**The problem**
Everything in the listing below must be set down again exactly.

━━━━━━

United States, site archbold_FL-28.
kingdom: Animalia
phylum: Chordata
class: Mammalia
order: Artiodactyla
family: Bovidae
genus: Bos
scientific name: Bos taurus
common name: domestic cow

━━━━━━

**Answer to the exercise**
United States, site archbold_FL-28.
kingdom: Animalia
phylum: Chordata
class: Mammalia
order: Artiodactyla
family: Bovidae
genus: Bos
scientific name: Bos taurus
common name: domestic cow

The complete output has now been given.